After Superstorm Sandy response, donations to Red Cross fall
NEW YORK - A year after receiving huge sums to respond to Superstorm Sandy, the American Red Cross experienced a 32 percent drop in donations -- and its place among the nation's best-supported nonprofits has declined from ninth to 21st in the latest survey by the Chronicle of Philanthropy, released Thursday. It was its lowest ranking since the annual survey began in 1991.
The Chronicle's new survey has United Way in the top spot for the ninth consecutive year, with private donations totaling $3.87 billion for the 2014 fiscal year.
Just behind was Fidelity Charitable Gift Fund, a Boston-based donor-advised fund, with private support of $3.85 billion.
Donor-advised funds, which are rapidly growing in popularity, enable donors to make a charitable contribution, immediately receive a tax benefit, and then recommend grants from the fund at any time thereafter.
Three other donor-advised funds and another organization which relies heavily on such funds -- the Silicon Valley Community Foundation -- ranked in the Top 10, along with the Salvation Army, Feeding America, the Task Force for Global Health and Harvard University.
The Red Cross fell to 21st place with private donations of $734.6 million, down from about $1.08 billion in the 2013 fiscal year. Suzy DeFrancis, chief public affairs officer for the Red Cross, said the organization received $307 million in 2013 for Superstorm Sandy, accounting for most of the difference between 2013 and 2014.
As recently as 2007, the Red Cross ranked second in the Chronicle survey, having received nearly $3 billion in donations in the 2006 fiscal year that followed Hurricane Katrina.
After both Katrina and Sandy, the Red Cross incurred criticism for its response, and promised to do better going forward. With Sandy, the Red Cross said its response was slower than it had hoped; after Katrina, it issued an internal report acknowledging problems with overwhelmed volunteers and inadequate anti-fraud measures.
There were numerous natural disasters across the U.S. in fiscal 2014, though none on the scale of Sandy or Katrina. They included destructive wildfires and flooding in much of the West, several outbreaks of tornados, and the mudslide near Oso, Washington, that killed 43 people.
Stacy Palmer, editor of The Chronicle of Philanthropy, said the Red Cross and United Way are among several large, long-established charities that are being outpaced by newer nonprofits. United Way's latest donation total was virtually the same as the previous year, and down from 2009, while the Silicon Valley Community Foundation, launched in 2007, boosted its private support by more than 40 percent from 2013 to 2014 (from $1.38 billion to nearly $1.97 billion).
"There's a question as to whether the big legacy organizations are attracting new and younger donors," said Palmer.
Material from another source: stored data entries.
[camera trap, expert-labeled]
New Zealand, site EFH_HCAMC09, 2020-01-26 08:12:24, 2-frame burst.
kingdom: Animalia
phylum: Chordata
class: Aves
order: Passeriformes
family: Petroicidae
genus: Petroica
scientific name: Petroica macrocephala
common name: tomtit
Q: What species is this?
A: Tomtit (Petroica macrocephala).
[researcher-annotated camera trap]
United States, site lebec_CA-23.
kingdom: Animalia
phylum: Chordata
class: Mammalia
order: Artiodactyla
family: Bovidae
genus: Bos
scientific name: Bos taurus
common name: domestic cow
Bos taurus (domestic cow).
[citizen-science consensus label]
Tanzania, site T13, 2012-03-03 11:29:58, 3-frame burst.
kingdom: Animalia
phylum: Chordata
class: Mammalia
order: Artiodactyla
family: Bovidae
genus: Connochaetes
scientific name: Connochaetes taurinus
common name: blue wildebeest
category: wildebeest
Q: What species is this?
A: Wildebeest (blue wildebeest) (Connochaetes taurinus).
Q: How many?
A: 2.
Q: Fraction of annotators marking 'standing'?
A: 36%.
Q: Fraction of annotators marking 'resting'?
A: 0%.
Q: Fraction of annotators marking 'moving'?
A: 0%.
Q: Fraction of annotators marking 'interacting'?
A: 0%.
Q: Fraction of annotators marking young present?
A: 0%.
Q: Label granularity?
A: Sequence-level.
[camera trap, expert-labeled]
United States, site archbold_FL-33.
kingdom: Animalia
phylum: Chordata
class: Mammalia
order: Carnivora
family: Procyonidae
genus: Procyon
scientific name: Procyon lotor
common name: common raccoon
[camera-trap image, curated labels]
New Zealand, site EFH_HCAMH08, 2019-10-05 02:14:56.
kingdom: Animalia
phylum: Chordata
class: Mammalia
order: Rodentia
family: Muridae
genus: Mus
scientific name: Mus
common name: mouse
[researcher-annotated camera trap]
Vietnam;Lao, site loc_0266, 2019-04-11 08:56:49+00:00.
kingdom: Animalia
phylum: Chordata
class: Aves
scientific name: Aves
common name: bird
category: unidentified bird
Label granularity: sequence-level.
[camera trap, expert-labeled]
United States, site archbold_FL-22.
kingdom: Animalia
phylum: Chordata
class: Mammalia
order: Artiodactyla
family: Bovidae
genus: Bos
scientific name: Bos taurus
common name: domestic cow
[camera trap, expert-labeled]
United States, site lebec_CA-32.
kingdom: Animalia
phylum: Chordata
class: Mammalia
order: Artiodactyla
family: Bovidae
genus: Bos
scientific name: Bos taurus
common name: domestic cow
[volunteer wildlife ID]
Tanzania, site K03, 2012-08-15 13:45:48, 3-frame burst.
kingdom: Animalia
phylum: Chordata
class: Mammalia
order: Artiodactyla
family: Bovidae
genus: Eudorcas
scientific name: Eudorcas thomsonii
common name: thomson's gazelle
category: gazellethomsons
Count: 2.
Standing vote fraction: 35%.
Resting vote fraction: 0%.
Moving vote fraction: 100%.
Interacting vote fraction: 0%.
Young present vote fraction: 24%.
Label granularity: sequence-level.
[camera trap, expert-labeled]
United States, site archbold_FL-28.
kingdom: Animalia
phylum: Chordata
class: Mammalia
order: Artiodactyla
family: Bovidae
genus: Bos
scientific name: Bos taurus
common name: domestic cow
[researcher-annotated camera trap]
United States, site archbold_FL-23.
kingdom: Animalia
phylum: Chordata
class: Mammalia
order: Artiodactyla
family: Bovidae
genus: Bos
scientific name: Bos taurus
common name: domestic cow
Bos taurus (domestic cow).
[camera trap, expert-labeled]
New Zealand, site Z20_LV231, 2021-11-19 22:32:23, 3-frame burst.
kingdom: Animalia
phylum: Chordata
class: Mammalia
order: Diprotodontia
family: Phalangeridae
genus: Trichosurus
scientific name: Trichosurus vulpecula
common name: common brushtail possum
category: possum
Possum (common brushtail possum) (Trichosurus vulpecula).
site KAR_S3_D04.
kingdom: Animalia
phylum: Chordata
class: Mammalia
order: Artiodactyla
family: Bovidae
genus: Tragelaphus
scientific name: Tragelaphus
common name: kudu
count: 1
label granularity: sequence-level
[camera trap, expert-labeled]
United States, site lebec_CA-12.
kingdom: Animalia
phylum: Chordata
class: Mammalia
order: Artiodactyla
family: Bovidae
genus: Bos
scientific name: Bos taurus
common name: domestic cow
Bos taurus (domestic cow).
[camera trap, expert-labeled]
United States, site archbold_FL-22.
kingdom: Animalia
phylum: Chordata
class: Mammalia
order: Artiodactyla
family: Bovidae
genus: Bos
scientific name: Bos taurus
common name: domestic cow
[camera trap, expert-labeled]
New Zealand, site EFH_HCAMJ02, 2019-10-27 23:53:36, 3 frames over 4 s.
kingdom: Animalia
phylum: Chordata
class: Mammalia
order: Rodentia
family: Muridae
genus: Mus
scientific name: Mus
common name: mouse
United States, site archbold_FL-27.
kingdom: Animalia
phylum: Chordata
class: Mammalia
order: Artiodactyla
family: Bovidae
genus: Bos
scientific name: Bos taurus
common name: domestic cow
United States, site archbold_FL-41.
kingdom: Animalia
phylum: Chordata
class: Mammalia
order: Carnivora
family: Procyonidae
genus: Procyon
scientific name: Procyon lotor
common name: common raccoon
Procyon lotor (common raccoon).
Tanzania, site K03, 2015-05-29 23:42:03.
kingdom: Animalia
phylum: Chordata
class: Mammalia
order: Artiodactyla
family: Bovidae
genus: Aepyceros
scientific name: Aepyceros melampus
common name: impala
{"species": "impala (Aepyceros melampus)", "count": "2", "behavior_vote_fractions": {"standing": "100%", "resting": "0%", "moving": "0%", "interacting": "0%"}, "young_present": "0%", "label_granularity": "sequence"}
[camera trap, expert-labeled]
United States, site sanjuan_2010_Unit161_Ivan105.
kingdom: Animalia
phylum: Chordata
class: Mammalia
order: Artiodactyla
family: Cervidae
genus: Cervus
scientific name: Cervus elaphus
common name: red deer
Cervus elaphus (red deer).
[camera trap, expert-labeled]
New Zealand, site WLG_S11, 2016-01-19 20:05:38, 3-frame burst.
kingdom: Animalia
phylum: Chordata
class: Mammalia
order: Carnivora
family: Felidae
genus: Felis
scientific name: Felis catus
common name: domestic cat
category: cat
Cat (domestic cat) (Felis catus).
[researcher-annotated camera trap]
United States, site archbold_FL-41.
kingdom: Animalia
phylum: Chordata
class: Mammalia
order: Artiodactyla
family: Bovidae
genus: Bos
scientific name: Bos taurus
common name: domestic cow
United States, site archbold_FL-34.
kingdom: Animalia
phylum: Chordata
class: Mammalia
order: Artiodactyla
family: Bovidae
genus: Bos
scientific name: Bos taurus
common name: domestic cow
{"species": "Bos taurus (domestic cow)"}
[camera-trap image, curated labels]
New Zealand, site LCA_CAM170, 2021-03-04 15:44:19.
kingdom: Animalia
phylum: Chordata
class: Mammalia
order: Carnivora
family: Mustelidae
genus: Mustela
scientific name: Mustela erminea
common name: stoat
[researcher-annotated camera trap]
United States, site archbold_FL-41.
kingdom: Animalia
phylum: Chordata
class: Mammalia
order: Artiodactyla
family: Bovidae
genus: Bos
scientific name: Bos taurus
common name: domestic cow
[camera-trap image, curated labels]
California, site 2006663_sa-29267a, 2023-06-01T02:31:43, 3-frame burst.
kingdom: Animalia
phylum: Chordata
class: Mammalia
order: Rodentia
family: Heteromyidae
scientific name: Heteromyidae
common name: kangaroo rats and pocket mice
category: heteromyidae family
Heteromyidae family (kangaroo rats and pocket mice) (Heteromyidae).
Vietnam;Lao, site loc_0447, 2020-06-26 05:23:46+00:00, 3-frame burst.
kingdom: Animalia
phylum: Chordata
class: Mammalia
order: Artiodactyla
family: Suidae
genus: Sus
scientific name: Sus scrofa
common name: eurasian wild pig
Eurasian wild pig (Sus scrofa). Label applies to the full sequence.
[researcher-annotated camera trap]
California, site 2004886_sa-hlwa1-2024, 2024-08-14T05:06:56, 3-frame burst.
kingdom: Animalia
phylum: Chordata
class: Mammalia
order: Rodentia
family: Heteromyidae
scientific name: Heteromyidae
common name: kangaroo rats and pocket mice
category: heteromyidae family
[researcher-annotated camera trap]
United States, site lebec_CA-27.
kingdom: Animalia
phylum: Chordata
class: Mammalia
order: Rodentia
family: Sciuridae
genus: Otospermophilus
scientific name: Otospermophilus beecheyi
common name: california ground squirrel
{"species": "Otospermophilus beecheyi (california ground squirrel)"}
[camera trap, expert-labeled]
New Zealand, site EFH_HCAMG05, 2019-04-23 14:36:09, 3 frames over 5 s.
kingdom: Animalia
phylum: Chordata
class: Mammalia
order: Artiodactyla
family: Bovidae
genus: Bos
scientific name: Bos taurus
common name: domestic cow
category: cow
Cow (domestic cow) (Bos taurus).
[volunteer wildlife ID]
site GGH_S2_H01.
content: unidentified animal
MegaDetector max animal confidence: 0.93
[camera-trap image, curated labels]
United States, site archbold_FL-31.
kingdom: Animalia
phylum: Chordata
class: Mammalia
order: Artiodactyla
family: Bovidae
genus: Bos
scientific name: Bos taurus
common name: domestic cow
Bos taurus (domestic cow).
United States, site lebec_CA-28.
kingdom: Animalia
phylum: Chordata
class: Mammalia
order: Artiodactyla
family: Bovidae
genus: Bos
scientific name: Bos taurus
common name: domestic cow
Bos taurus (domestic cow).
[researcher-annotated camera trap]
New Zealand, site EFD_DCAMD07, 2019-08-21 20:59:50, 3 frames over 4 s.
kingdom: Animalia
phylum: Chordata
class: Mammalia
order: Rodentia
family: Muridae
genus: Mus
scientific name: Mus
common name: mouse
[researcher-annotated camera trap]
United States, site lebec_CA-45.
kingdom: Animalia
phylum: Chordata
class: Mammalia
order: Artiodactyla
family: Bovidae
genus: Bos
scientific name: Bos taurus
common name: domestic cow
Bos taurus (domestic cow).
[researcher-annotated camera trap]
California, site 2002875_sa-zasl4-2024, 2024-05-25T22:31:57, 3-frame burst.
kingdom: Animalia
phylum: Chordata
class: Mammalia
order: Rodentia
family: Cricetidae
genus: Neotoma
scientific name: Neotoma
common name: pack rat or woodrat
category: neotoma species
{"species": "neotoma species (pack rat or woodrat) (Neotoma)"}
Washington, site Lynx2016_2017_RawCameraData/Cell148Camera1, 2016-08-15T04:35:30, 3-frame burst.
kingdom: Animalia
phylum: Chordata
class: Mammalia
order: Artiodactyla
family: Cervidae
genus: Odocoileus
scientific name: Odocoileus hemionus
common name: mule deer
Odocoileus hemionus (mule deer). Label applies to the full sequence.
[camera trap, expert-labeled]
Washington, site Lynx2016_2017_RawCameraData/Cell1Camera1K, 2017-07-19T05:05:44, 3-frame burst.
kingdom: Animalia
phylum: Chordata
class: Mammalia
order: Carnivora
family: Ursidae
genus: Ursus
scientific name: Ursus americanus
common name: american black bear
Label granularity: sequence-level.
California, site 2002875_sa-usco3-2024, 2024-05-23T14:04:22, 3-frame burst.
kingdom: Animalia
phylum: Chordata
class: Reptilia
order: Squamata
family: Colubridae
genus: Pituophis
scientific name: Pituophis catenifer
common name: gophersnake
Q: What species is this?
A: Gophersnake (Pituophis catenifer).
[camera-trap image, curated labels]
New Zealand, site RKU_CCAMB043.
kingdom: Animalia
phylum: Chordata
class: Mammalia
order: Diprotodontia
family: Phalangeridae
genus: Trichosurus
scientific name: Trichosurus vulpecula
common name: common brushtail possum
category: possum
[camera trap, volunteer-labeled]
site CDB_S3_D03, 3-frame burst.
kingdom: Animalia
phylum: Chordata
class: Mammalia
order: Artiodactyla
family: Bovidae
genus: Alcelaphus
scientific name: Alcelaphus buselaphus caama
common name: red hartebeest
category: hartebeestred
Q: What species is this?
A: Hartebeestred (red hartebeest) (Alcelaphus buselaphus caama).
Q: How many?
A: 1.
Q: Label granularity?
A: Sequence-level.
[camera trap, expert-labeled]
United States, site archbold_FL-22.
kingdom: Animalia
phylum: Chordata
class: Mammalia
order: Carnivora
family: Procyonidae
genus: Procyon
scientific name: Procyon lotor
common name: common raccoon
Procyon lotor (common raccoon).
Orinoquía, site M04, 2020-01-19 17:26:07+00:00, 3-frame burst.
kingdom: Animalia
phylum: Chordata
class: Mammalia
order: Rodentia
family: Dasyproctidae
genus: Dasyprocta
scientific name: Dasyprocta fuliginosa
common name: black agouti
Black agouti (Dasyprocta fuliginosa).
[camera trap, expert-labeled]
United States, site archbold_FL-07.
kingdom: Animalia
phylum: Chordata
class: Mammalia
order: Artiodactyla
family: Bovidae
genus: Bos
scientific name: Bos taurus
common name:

She suggested that some young donors are seeking to support charities with sharply focused missions, rather than those with a broad array of priorities and commitments.
Accompanying its new rankings, the Chronicle provided data showing how nonprofits had fared over the survey's 25-year history.
Among the organizations that have dropped sharply are Ducks Unlimited, 91st in 1991 and now 353rd; the American Lung Association, 39th in 1991 and now 365th; and the conservative ministry Focus on the Family, 63rd in 1995 and now 329th.
Susan G. Komen, the Texas-based charity dedicated to fighting breast cancer, ranked 127th in the new survey, down from 41st in 2011. Komen has been struggling to maintain donations since a controversy in early 2012, when it moved to halt its financial partnerships with Planned Parenthood and then reversed the decision.
The biggest upward move over 25 years was made by the Greater Kansas City Community Foundation, which ranked 400th in 1991 and 56th this year. Its charitable donations over that span rose from $12 million to $390 million.
The Arizona-based Make-a-Wish Foundation has risen to 88th place from 352nd in 1991; its private support is up from $14.4 million to almost $276 million.